Class Agenda (04/06/2006 and 04/11/2006)

Class Agenda(04/06/2006 and 04/11/2006) • Discuss use of Visio for ERDs • Learn concepts and ERD notation for data generalization • Introduce concepts of normalization

What is generalization? • Generalization is the concept that some entities share attributes. • Example: • Imagine a university human resource system with an entity called “employee”. • An employee has attributes such as name, address, SSN, birth date, educational level, etc. • Different types of entities have other information. • For example, a “faculty” entity has grant type. • A “classified” entity stores data about employment level. • An “administrative” entity stores data about contract type.

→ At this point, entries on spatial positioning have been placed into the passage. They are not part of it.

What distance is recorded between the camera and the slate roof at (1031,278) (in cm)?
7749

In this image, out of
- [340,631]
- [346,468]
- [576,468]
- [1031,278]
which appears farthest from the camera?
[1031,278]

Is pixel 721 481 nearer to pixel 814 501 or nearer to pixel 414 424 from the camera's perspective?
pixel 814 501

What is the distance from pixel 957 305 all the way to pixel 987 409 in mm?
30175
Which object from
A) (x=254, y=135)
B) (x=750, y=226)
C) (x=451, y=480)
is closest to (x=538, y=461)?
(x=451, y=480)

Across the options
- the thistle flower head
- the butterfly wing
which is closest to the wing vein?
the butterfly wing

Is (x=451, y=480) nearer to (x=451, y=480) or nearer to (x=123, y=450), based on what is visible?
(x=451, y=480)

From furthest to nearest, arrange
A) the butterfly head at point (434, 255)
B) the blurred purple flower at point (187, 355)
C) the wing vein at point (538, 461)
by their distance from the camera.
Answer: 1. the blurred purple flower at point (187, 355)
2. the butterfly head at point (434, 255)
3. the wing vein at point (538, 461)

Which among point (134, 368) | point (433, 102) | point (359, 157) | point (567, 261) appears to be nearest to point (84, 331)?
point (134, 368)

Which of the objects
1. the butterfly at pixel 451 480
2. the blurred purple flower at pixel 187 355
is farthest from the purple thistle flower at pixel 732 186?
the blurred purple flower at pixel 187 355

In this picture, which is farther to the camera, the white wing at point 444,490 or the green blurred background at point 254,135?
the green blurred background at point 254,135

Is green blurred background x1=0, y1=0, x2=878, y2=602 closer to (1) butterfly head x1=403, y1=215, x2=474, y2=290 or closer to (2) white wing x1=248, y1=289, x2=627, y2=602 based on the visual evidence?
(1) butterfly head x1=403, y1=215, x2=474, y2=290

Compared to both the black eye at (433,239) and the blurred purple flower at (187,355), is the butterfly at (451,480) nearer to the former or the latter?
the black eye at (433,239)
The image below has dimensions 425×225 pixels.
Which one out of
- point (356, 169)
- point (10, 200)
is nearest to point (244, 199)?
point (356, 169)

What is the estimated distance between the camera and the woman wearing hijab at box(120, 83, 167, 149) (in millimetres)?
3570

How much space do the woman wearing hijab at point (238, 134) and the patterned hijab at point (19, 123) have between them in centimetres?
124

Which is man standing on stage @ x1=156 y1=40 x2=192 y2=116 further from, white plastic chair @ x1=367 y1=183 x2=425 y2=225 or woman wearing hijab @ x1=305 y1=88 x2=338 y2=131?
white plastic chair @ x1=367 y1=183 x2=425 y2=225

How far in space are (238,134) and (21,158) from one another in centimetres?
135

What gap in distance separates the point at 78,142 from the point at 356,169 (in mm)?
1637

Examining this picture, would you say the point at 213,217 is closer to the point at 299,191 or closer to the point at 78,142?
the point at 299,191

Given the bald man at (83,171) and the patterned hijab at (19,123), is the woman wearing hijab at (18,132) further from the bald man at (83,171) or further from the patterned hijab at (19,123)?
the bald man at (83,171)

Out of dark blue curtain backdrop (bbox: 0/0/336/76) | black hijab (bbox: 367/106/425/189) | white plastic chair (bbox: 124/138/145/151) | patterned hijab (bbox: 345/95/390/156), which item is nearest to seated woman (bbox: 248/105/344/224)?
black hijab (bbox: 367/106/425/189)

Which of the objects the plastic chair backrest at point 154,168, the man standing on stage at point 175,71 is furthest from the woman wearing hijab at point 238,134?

Generalization vocabulary • An entity “supertype” is an entity whose instances have attributes that are common to one or more entity “subtypes”. • Attributes that are shared by all entities (including the identifier) are associated with the supertype. • An entity “subtype” is an entity whose instances inherit some common attributes from an entity supertype. An entity “subtype” adds other attributes to those inherited from the supertype. • A subgrouping of the entities in an entity type which has attributes that are distinct from those in other subgroupings. • Generalization allows an analyst to understand more fully the relationships between entities.

What are the generalization constraints? • Constraints are limitations depicted on a data model. • The most common types of constraints are: • Completeness. Addresses the question of whether an instance of a supertype must also be a member of at least one subtype. • Result is either required or not required. • Specified on the ERD with the letter “C” under the arrow pointing to the supertype. • Disjointness. Addresses the question of whether an instance of a supertype may simultaneously be a member of two or more subtypes. • Result is specified as disjoint or overlap. • Specified on the ERD with the letter “D” under the arrow pointing to the supertype.

Database Normalization • What will you know about database normalization? • Define normalization. • Know the vocabulary of normalization. • Understand the process of normalization. • What will you be able to do? • Be able to identify the characteristics of each normal form. • Be able to tell whether or not a data model is in third normal form. • Possibly be able to use normalization to assist you in the design of a database.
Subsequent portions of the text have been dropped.